Task directions |
Return each record unchanged and drop the images.

Short text fragments from websites
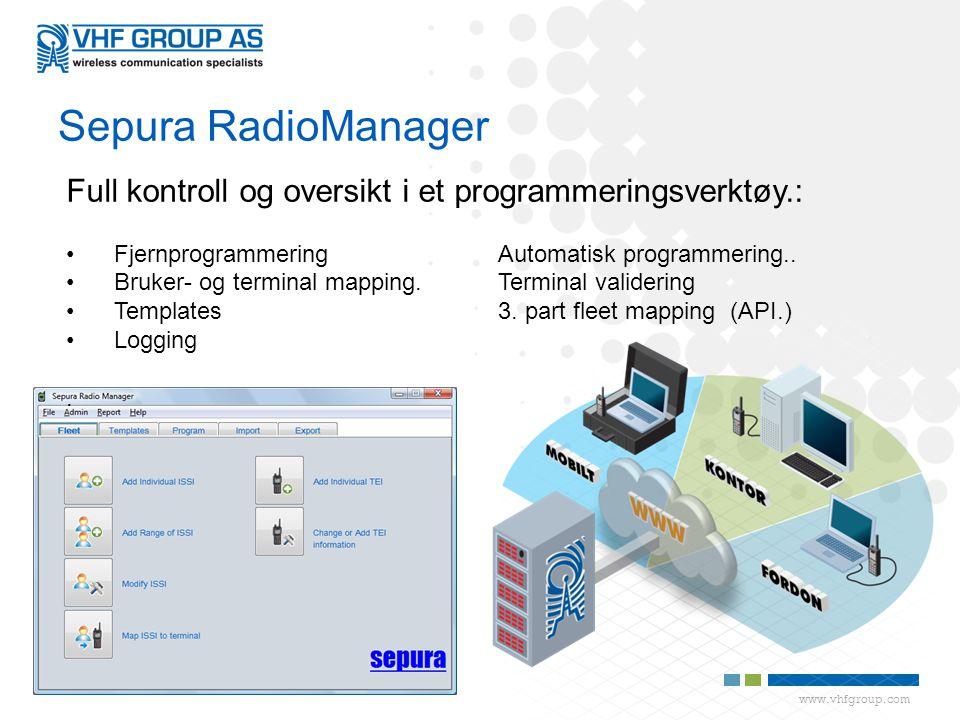 Sepura RadioManager Full kontroll og oversikt i et programmeringsverktøy.: Fjernprogrammering Automatisk programmering..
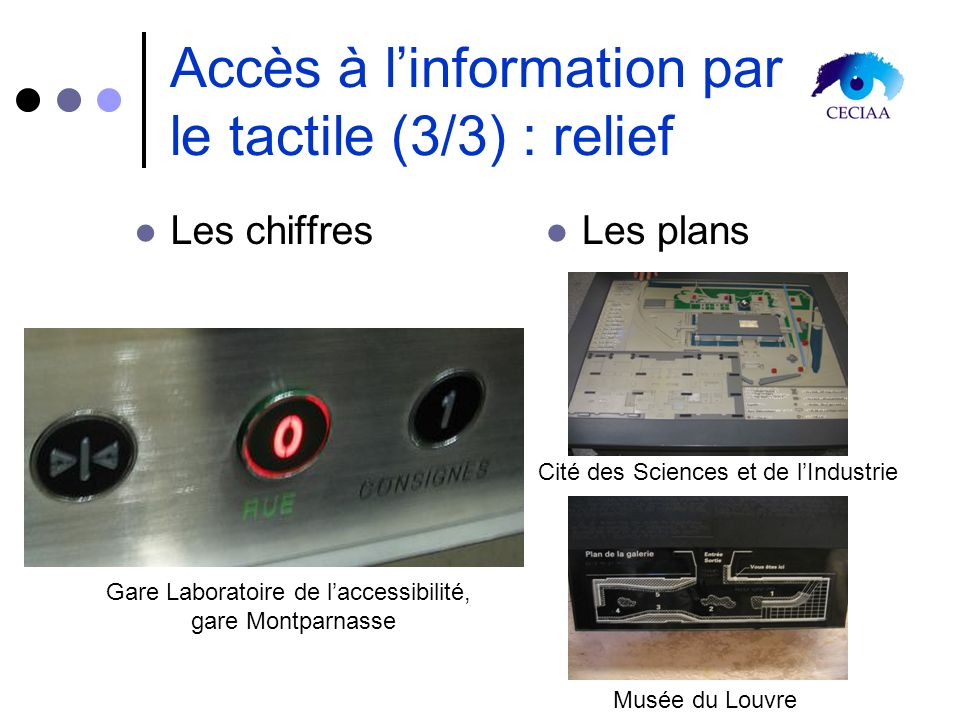 Accès à l'information par le tactile (3/3) : relief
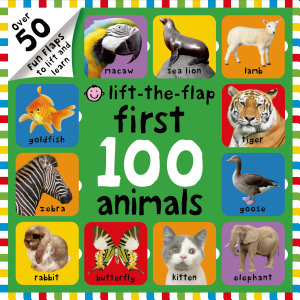 First 100 Animals Lift the Flap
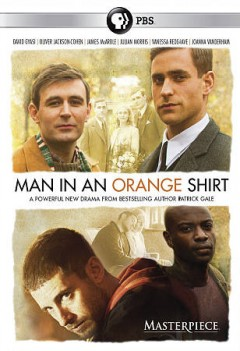 Man in an orange shirt /  a production of Kudos and EndemolShineGroup ; written by Patrick Gale ; produced by Lisa Osborne ; directed by Michael Samuels.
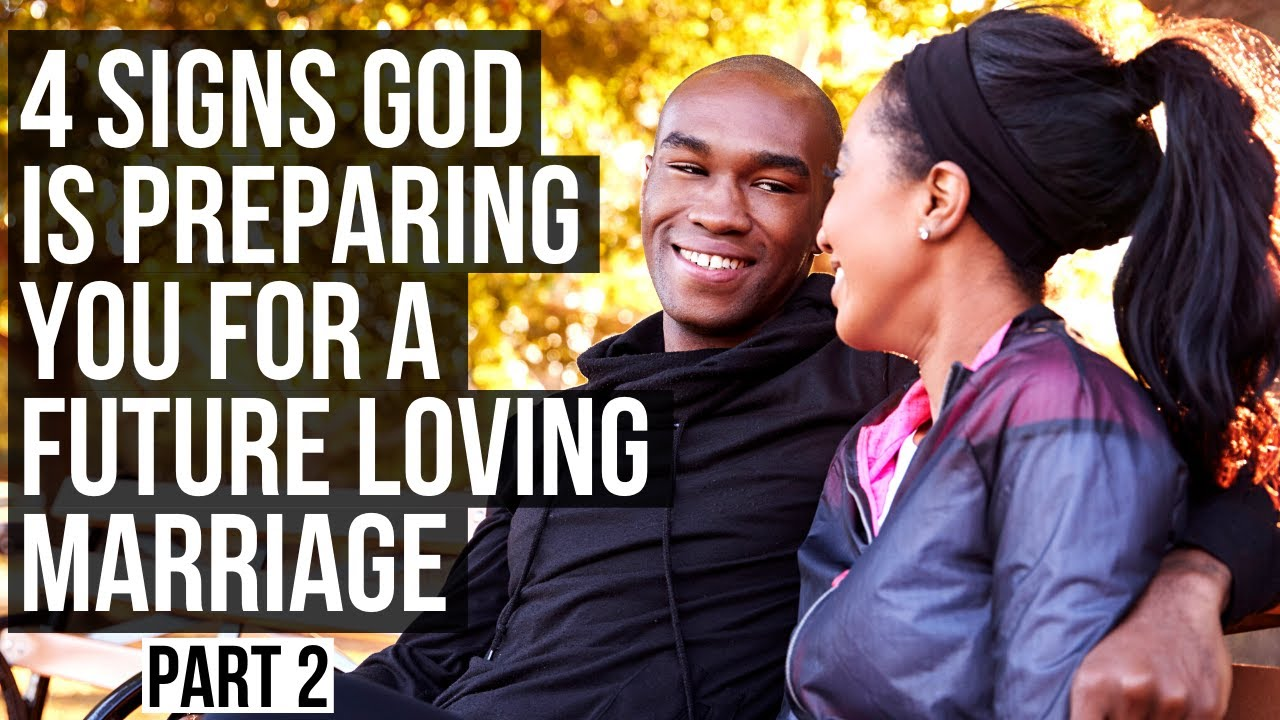 Part 2: God Is Preparing You for a Loving Marriage If . . .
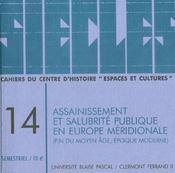 Siecles, N 14/2001. Assainissement Et Salubrite Publique En Europe M Eridionale, Fin Du Moyen Age - Intérieur - Format classique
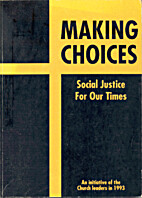 Making choices : social justice for our…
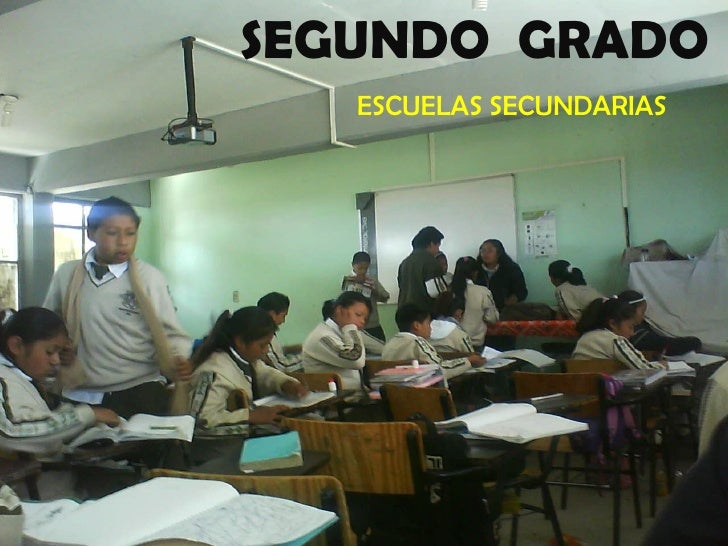 SEGUNDO  GRADO <ul><li>ESCUELAS SECUNDARIAS </li></ul>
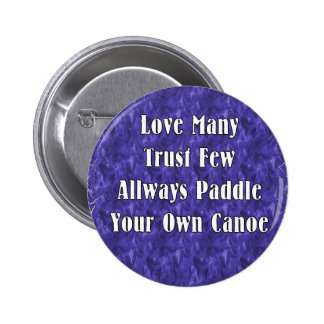 Love Many Trust Few Always Paddle Your Own Canoe Pinback Button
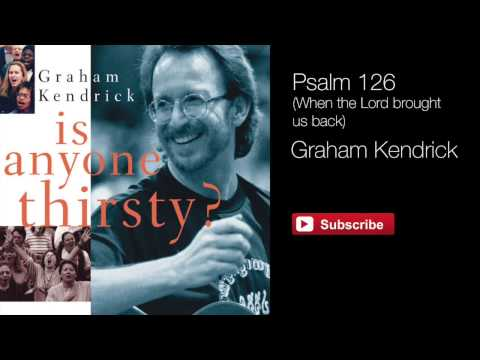 Graham Kendrick - Psalm 126 (When the Lord brought us back) from Is Anyone Thirsty (with lyrics)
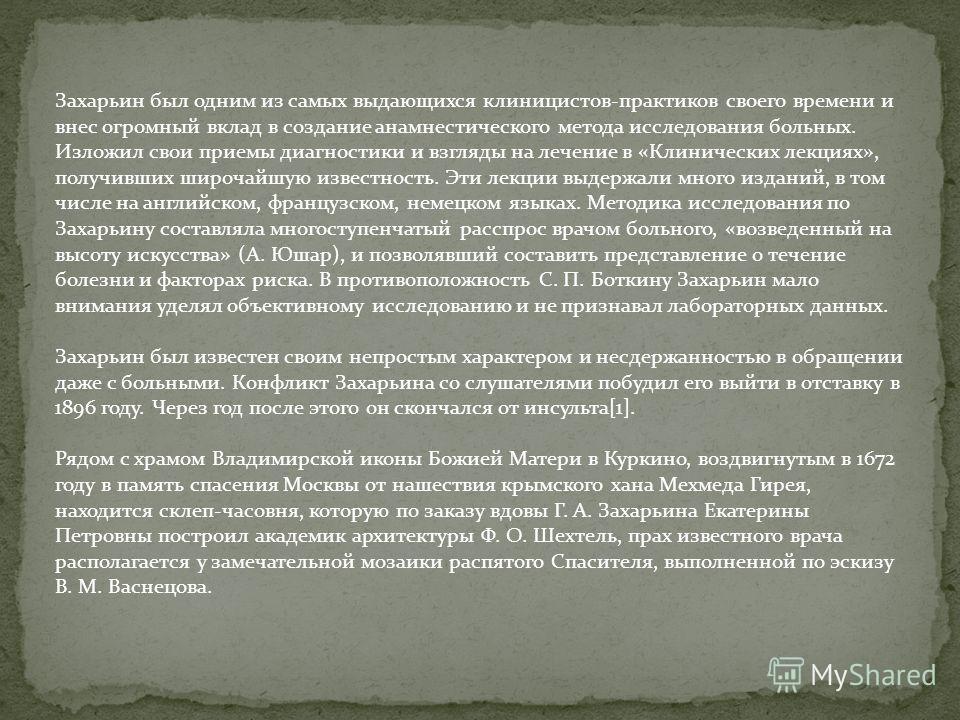 Захарьин был одним из самых выдающихся клиницистов-практиков своего времени и внес огромный вклад в создание анамнестического метода исследования больных. Изложил свои приемы диагностики и взгляды на лечение в «Клинических лекциях», получивших широча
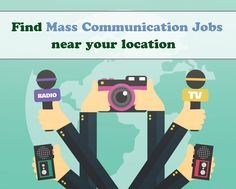 Find Mass Communication Jobs near your location Communications Jobs, Mass Communication, Your Location, Apply Online, Job Opening, Find A Job, Branches, Career, How To Apply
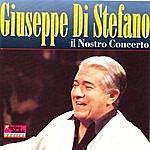 Giuseppe Di Stefano Il Nostro Concerto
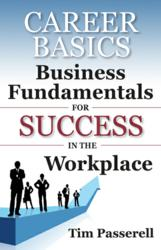Career Basics - Fundamentals for Success in the Workplace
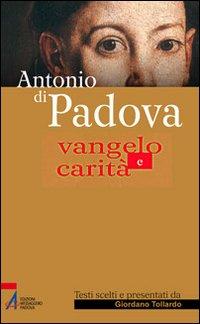 Antonio di Padova. Vangelo e carità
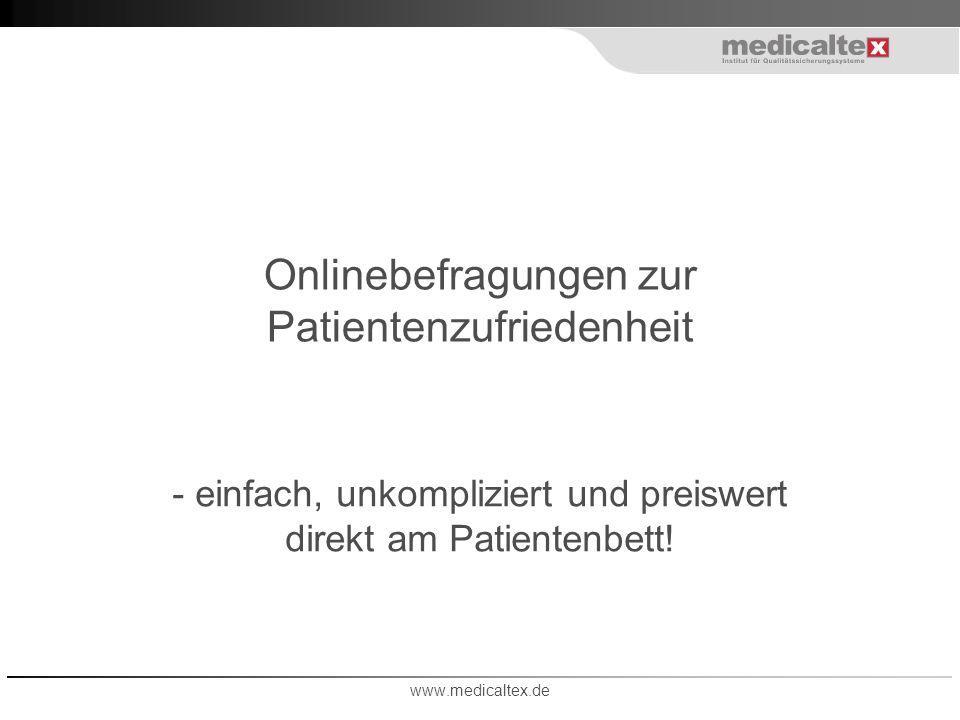 Onlinebefragungen zur Patientenzufriedenheit - einfach, unkompliziert und preiswert direkt am Patientenbett! www.medicaltex.de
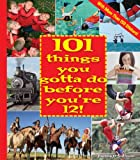 101 Things You Gotta Do Before You're 12!, Joanne O'Sullivan, 1579908594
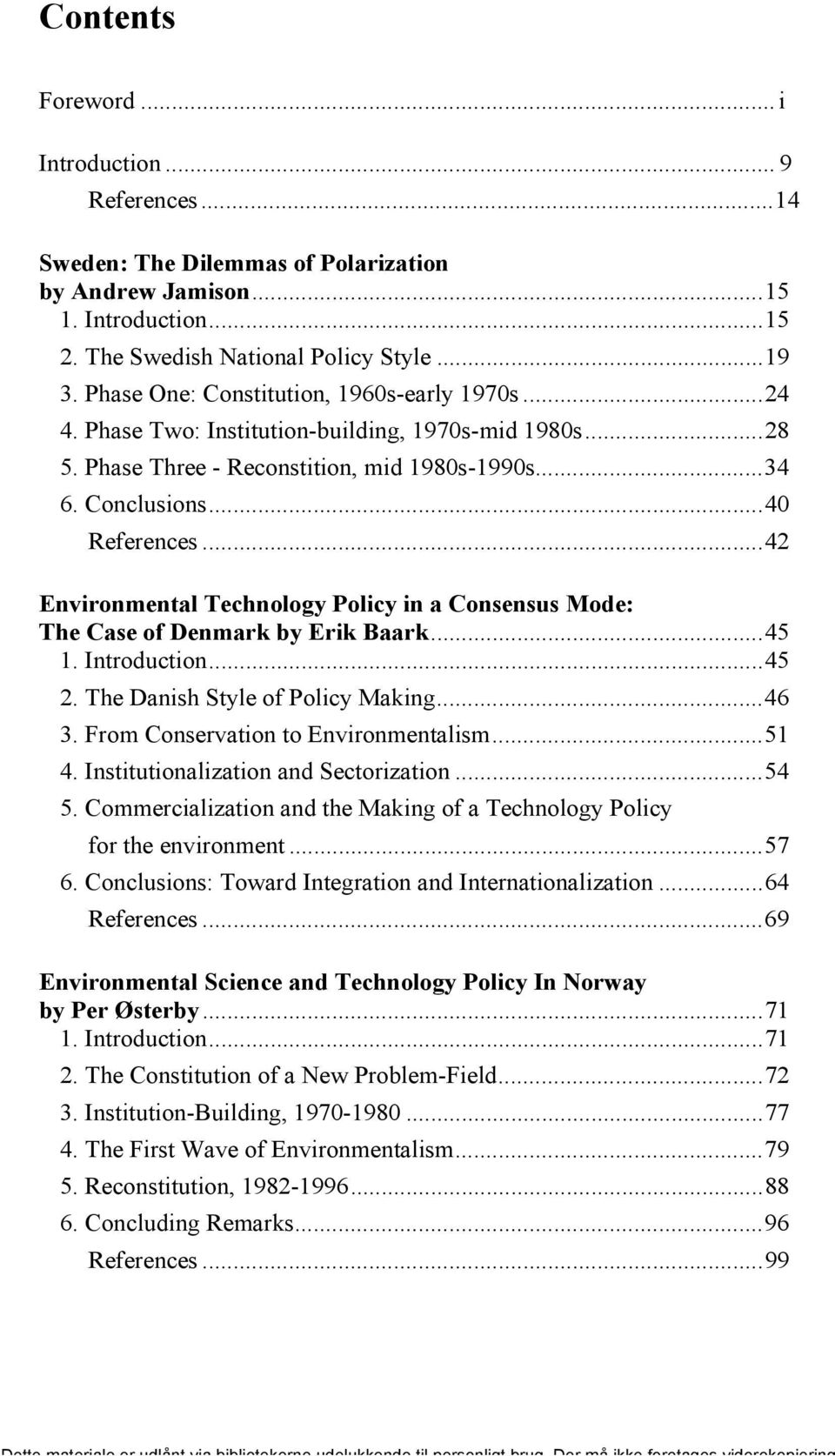 ..42 Environmental Technology Policy in a Consensus Mode: The Case of Denmark by Erik Baark...45 1. Introduction...45 2. The Danish Style of Policy Making...46 3.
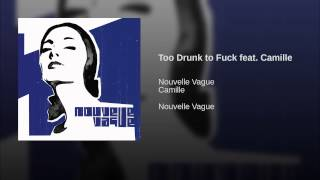 Too Drunk to Fuck feat. Camille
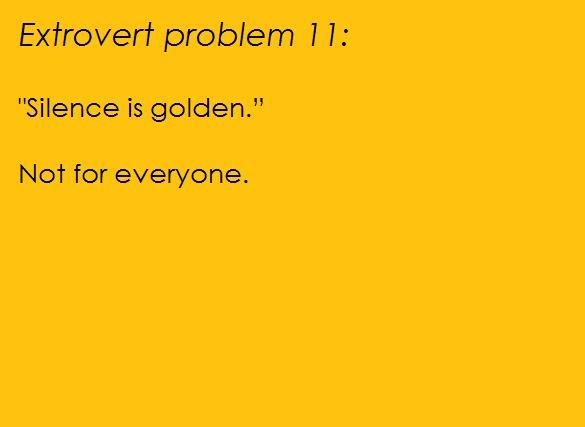 Extrovert problems.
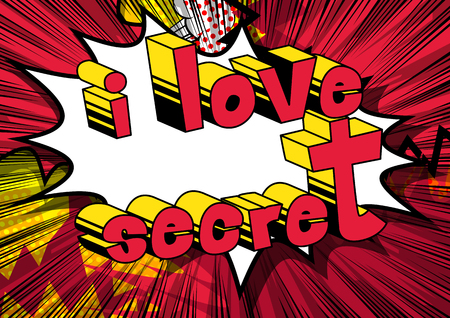 I Love Secret - Comic book style phrase on abstract background. Stock Illustratie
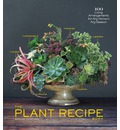 The Plant Recipe Book: 100 Living Centerpieces for Any Home in Any Season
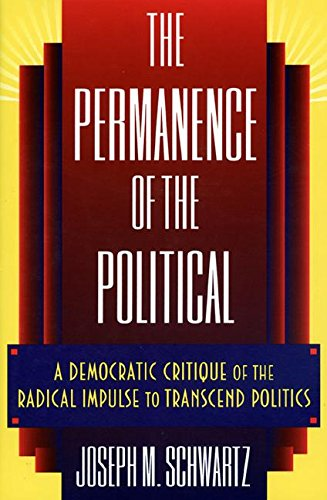 9780691033570: The Permanence of the Political
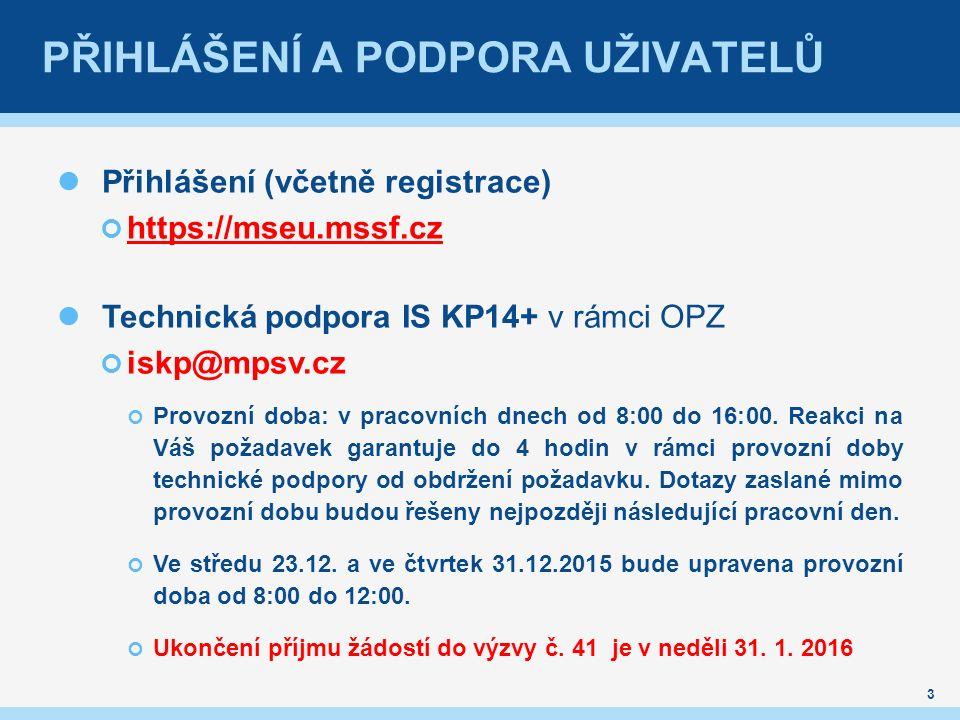 PŘIHLÁŠENÍ A PODPORA UŽIVATELŮ 3 Přihlášení (včetně registrace) https://mseu.mssf.cz Technická podpora IS KP14+ v rámci OPZ iskp@mpsv.cz Provozní doba: v pracovních dnech od 8:00 do 16:00.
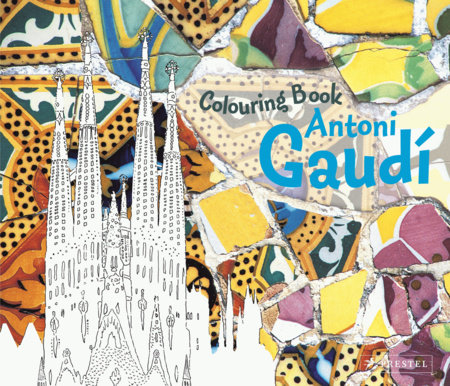 Colouring Book Antoni Gaudi by Prestel Publishing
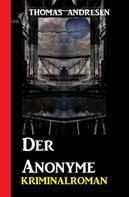 Thomas Andresen: Der Anonyme: Kriminalroman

Response |
 Sepura RadioManager Full kontroll og oversikt i et programmeringsverktøy.: Fjernprogrammering Automatisk programmering..
 Accès à l'information par le tactile (3/3) : relief
 First 100 Animals Lift the Flap
 Man in an orange shirt /  a production of Kudos and EndemolShineGroup ; written by Patrick Gale ; produced by Lisa Osborne ; directed by Michael Samuels.
 Part 2: God Is Preparing You for a Loving Marriage If . . .
 Siecles, N 14/2001. Assainissement Et Salubrite Publique En Europe M Eridionale, Fin Du Moyen Age - Intérieur - Format classique
 Making choices : social justice for our…
 SEGUNDO  GRADO <ul><li>ESCUELAS SECUNDARIAS </li></ul>
 Love Many Trust Few Always Paddle Your Own Canoe Pinback Button
 Graham Kendrick - Psalm 126 (When the Lord brought us back) from Is Anyone Thirsty (with lyrics)
 Захарьин был одним из самых выдающихся клиницистов-практиков своего времени и внес огромный вклад в создание анамнестического метода исследования больных. Изложил свои приемы диагностики и взгляды на лечение в «Клинических лекциях», получивших широча
 Find Mass Communication Jobs near your location Communications Jobs, Mass Communication, Your Location, Apply Online, Job Opening, Find A Job, Branches, Career, How To Apply
 Giuseppe Di Stefano Il Nostro Concerto
Career Basics - Fundamentals for Success in the Workplace
 Antonio di Padova. Vangelo e carità
 Onlinebefragungen zur Patientenzufriedenheit - einfach, unkompliziert und preiswert direkt am Patientenbett! www.medicaltex.de
 101 Things You Gotta Do Before You're 12!, Joanne O'Sullivan, 1579908594
 ..42 Environmental Technology Policy in a Consensus Mode: The Case of Denmark by Erik Baark...45 1. Introduction...45 2. The Danish Style of Policy Making...46 3.
 Too Drunk to Fuck feat. Camille
 Extrovert problems.
 I Love Secret - Comic book style phrase on abstract background. Stock Illustratie
 The Plant Recipe Book: 100 Living Centerpieces for Any Home in Any Season
 9780691033570: The Permanence of the Political
 PŘIHLÁŠENÍ A PODPORA UŽIVATELŮ 3 Přihlášení (včetně registrace) https://mseu.mssf.cz Technická podpora IS KP14+ v rámci OPZ iskp@mpsv.cz Provozní doba: v pracovních dnech od 8:00 do 16:00.
 Colouring Book Antoni Gaudi by Prestel Publishing
 Thomas Andresen: Der Anonyme: Kriminalroman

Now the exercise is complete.